> [Records for processing]:
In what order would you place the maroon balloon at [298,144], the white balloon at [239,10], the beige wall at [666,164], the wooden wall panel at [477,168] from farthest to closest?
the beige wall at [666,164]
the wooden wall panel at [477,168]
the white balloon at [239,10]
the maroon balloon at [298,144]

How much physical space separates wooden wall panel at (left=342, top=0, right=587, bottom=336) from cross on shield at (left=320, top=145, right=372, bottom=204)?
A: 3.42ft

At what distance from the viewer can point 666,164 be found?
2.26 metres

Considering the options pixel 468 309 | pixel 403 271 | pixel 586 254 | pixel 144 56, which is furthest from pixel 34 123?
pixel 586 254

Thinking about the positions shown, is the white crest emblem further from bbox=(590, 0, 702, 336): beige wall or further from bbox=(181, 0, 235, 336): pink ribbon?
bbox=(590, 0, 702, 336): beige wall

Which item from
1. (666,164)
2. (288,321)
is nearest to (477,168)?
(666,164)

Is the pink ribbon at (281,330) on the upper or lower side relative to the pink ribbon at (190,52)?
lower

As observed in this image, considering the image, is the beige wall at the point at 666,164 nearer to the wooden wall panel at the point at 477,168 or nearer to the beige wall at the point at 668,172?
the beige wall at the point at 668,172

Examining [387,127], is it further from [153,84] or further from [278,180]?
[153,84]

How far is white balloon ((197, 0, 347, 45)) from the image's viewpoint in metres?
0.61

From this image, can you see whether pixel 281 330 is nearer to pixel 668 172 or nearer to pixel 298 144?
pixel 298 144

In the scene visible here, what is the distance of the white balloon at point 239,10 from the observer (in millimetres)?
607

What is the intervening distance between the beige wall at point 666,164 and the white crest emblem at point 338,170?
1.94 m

> [Description of the task]:
Return all of the material above verbatim, line for line, without changing anything.

> [Task answer]:
In what order would you place the maroon balloon at [298,144], the white balloon at [239,10], the beige wall at [666,164], the wooden wall panel at [477,168] from farthest to closest?
the beige wall at [666,164]
the wooden wall panel at [477,168]
the white balloon at [239,10]
the maroon balloon at [298,144]

How much physical space separates wooden wall panel at (left=342, top=0, right=587, bottom=336) from cross on shield at (left=320, top=145, right=372, bottom=204)?
A: 3.42ft

At what distance from the viewer can point 666,164 be found?
2.26 metres

Considering the options pixel 468 309 | pixel 403 271 | pixel 586 254 | pixel 144 56, which is furthest from pixel 34 123?
pixel 586 254

Thinking about the positions shown, is the white crest emblem further from bbox=(590, 0, 702, 336): beige wall or further from bbox=(181, 0, 235, 336): pink ribbon?
bbox=(590, 0, 702, 336): beige wall

Which item from
1. (666,164)
2. (288,321)
is nearest to (477,168)?
(666,164)

Is the pink ribbon at (281,330) on the upper or lower side relative to the pink ribbon at (190,52)?
lower

As observed in this image, considering the image, is the beige wall at the point at 666,164 nearer to the wooden wall panel at the point at 477,168 or nearer to the beige wall at the point at 668,172?
the beige wall at the point at 668,172

Examining [387,127], is it further from [153,84] or further from [278,180]?
[153,84]

How far is white balloon ((197, 0, 347, 45)) from the image's viewpoint in metres?
0.61

From this image, can you see whether pixel 281 330 is nearer to pixel 668 172 or nearer to pixel 298 144?
pixel 298 144

In the scene visible here, what is the distance of the white balloon at point 239,10 from the observer (in millimetres)?
607

What is the intervening distance between the beige wall at point 666,164 and the white crest emblem at point 338,170?
1.94 m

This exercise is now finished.